EXCERPT TO READ:
>>
SQL Server 2005 Analysis Services addresses this challenge by allowing for a single UDM to be seen differently based on the user who is looking at it; these different views are called Perspectives. These Perspectives allow a UDM to be segmented, based on the needs of various departments. This preserves the need of each department to have their own marts, while eliminating redundant data storage, ETL processes, and synchronization costs. Data integrity and consistency issues are eliminated because there is only a single physical copy of the cube
Handling Niche Applications
Many organizations build separate applications in order to handle a variety of reporting and analysis needs. A company may build separate solutions for relational reporting, analytics, scorecards, dashboards, and so forth. These separate applications are often driven off different data stores; a relational reporting tool normally reports against a normalized OLTP structure while an analytics application typically pulls data from an OLAP cube built off a star schema.
Having separate applications using a variety of data stores leads to a number of potential issues. Data integrity is far more difficult to maintain, as there is no single version of the truth. Instead, OLTP and OLAP systems each represent a version of the truth despite the fact that OLTP systems typically have not been scrubbed during an ETL process. Separate data stores also require more storage space and tend to promote data silos, the antithesis of a single store sought after in warehousing solutions. In addition, reporting and analytics applications are often seen as completely separate applications, feeding off separate data stores and having completely different needs. Because of this, many third-party analytics applications have no support for any sort of relational reporting, and only limited abilities to produce any kind of hardcopy output of analytical data.
<<
(Dataset records)
>>
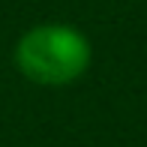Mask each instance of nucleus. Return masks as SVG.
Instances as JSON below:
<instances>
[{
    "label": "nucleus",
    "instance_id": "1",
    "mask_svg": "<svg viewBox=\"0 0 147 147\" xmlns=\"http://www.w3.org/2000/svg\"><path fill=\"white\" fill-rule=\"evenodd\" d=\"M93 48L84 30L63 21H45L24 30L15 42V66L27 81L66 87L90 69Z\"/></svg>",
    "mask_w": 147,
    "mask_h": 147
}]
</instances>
<<
>>
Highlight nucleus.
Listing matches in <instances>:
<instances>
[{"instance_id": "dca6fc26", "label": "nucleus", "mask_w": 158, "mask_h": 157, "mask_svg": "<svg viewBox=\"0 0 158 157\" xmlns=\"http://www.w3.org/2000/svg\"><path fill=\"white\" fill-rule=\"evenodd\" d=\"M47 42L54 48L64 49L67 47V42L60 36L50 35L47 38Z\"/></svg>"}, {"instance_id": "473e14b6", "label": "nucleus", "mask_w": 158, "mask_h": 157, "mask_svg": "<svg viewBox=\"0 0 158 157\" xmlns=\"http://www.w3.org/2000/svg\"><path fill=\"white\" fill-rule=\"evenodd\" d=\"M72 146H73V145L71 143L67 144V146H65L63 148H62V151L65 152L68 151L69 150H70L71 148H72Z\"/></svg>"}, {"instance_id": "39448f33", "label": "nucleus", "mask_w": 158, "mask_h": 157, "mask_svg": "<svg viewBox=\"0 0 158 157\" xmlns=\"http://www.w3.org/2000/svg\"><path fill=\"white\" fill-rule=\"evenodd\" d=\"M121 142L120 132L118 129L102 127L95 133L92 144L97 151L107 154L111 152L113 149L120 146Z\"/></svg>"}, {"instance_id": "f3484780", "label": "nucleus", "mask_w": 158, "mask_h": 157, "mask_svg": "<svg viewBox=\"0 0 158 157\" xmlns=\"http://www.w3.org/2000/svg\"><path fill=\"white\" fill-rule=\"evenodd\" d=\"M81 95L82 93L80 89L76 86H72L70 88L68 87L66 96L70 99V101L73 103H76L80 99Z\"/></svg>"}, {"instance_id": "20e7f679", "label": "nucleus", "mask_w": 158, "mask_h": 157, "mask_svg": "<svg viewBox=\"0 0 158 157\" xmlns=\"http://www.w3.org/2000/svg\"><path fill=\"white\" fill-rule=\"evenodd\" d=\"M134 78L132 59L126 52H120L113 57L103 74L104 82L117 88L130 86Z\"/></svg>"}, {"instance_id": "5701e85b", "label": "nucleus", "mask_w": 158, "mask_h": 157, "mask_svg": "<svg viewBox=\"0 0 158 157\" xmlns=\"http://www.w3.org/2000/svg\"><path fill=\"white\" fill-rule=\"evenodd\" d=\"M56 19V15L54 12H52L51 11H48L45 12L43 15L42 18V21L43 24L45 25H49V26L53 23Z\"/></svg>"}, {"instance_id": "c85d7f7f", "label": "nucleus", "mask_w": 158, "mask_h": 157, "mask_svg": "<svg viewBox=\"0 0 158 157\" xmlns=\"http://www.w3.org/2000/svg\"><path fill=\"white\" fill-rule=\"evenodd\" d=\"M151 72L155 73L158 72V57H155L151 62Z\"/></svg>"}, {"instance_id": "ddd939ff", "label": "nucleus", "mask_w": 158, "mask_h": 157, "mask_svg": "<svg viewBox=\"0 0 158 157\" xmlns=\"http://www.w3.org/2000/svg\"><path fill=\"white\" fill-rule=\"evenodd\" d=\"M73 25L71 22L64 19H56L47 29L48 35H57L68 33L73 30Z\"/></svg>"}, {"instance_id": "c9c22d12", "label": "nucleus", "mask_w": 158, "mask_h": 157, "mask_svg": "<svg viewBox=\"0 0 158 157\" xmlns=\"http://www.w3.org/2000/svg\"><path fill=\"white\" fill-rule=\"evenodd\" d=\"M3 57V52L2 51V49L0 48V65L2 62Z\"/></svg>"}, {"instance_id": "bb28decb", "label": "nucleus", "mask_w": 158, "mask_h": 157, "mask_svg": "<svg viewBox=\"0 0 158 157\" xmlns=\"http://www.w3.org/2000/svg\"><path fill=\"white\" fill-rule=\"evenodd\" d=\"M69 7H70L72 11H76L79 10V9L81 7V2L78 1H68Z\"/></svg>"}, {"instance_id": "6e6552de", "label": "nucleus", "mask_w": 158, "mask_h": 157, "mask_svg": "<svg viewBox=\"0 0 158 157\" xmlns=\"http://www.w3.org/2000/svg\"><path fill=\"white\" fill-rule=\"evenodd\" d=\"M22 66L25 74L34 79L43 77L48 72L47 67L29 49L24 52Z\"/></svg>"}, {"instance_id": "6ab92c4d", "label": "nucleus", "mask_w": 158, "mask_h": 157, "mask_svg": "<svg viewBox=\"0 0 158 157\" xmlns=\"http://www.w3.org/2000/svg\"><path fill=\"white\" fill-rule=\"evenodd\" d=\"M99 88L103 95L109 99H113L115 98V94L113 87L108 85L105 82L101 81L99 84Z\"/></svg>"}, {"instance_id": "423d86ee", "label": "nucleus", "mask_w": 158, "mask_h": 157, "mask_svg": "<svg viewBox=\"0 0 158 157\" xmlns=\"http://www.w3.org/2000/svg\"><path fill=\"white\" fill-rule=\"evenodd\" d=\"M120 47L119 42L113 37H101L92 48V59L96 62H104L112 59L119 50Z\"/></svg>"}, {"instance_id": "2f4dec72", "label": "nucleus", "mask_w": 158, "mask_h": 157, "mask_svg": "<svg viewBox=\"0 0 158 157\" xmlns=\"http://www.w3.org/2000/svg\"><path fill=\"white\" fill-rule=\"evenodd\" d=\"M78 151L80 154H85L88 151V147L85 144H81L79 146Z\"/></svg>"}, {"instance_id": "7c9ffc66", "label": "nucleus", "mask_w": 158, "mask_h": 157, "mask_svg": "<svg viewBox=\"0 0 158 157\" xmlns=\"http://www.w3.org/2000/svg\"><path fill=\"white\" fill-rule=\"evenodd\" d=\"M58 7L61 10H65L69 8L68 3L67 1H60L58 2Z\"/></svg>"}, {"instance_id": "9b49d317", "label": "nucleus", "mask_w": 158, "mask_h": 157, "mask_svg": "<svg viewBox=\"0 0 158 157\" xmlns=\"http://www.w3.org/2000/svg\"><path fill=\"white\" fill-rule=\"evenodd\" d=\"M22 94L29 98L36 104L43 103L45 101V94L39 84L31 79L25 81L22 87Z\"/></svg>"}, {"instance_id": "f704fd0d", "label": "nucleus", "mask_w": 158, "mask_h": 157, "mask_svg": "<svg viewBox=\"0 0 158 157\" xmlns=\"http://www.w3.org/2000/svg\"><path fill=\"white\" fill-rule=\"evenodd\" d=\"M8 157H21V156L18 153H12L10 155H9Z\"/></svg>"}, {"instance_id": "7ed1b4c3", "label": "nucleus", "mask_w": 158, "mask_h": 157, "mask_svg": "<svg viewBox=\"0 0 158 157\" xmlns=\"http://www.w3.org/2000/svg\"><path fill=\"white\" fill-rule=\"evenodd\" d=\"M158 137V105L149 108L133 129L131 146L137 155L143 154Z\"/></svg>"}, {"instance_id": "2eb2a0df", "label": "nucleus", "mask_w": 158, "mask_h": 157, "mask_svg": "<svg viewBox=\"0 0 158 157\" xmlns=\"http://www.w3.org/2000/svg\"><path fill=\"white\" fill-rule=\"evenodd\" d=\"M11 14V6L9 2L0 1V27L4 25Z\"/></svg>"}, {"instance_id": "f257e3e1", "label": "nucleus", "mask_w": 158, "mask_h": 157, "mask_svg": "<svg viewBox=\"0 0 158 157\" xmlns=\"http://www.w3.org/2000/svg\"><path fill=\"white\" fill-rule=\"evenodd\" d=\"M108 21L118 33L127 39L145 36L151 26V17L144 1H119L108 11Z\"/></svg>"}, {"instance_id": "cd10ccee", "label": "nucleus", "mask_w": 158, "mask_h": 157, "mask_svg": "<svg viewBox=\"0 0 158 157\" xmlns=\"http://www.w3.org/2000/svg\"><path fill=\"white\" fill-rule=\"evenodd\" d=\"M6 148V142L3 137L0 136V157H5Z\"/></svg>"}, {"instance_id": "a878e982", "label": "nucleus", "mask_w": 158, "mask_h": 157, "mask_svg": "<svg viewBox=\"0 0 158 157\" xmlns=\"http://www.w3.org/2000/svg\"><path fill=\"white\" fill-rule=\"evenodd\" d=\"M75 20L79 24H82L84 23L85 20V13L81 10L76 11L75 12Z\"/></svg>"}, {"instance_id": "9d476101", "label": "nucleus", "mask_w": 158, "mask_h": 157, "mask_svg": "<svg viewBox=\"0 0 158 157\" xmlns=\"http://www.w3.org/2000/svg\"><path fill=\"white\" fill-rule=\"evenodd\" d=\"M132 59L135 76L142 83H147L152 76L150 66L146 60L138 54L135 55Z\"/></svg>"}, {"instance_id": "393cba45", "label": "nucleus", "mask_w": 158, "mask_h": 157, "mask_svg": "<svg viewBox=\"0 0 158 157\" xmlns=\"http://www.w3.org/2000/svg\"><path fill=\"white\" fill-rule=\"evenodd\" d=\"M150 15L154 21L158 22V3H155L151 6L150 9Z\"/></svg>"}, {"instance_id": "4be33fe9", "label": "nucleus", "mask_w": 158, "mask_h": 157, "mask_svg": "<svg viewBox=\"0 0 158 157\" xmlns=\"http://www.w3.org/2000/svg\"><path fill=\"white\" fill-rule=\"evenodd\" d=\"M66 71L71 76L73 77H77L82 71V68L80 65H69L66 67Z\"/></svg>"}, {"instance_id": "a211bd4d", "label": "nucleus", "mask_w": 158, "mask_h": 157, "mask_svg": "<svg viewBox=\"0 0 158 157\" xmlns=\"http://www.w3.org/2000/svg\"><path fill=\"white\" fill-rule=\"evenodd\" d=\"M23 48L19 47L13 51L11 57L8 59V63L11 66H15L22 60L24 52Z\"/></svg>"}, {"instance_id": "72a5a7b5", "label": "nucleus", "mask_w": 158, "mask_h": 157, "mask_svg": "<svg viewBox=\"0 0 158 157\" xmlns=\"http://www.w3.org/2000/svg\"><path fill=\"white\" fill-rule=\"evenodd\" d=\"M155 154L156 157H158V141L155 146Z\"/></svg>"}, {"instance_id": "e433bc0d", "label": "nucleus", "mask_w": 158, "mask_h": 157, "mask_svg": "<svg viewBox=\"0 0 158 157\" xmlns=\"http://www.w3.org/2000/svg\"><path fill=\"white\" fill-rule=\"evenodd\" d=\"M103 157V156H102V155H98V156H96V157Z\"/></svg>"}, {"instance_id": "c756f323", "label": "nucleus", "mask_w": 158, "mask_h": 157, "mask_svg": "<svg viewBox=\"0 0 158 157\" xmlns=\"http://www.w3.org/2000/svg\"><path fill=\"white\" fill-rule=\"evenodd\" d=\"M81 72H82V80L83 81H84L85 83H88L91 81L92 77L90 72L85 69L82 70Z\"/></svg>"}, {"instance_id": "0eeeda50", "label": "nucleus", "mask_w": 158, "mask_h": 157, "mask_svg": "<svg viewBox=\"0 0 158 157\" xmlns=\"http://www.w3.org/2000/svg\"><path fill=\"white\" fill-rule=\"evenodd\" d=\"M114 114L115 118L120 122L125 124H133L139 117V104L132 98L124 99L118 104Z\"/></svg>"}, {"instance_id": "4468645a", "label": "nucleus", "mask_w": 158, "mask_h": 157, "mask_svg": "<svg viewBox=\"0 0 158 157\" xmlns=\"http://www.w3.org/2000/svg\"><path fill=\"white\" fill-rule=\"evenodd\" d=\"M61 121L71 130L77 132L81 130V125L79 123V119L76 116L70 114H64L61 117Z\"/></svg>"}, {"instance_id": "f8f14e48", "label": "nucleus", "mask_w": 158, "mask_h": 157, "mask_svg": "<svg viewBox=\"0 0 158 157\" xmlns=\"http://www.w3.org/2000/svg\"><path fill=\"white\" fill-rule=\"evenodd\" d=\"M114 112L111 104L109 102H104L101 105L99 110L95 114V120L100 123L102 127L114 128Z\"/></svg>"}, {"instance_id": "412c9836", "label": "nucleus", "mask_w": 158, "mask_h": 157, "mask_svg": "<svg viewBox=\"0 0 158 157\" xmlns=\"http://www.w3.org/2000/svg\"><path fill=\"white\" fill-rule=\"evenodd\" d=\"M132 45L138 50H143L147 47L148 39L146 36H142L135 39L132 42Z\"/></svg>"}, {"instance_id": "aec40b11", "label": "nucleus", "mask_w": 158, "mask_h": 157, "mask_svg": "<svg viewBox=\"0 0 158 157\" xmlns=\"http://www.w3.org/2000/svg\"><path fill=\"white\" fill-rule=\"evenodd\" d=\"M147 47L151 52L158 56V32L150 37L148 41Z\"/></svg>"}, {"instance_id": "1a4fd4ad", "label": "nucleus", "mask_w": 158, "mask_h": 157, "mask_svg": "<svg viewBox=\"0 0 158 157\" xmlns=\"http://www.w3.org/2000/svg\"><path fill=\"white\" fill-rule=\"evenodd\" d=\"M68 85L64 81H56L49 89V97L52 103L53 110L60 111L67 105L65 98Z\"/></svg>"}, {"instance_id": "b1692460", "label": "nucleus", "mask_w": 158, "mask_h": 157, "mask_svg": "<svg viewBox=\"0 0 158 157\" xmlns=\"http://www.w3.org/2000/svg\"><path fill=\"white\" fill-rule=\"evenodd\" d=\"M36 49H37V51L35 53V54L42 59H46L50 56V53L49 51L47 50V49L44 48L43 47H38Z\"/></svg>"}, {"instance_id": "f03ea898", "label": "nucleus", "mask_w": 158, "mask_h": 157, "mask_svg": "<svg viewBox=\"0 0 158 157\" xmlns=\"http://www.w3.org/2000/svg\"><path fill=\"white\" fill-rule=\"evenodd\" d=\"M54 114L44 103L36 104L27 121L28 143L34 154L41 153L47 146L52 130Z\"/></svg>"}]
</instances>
<<
PROBLEM 1: In the passage on Analysis Services, swap "data stores" for "data sources" and write out the stretch that begins at the words "Having separate applications" and stops after "of analytical data.".
PROBLEM 2: In the passage on Analysis Services, what are the different views of a single UDM called?

TASK ANSWER 1:
Having separate applications using a variety of data sources leads to a number of potential issues. Data integrity is far more difficult to maintain, as there is no single version of the truth. Instead, OLTP and OLAP systems each represent a version of the truth despite the fact that OLTP systems typically have not been scrubbed during an ETL process. Separate data sources also require more storage space and tend to promote data silos, the antithesis of a single store sought after in warehousing solutions. In addition, reporting and analytics applications are often seen as completely separate applications, feeding off separate data sources and having completely different needs. Because of this, many third-party analytics applications have no support for any sort of relational reporting, and only limited abilities to produce any kind of hardcopy output of analytical data.

TASK ANSWER 2: Perspectives.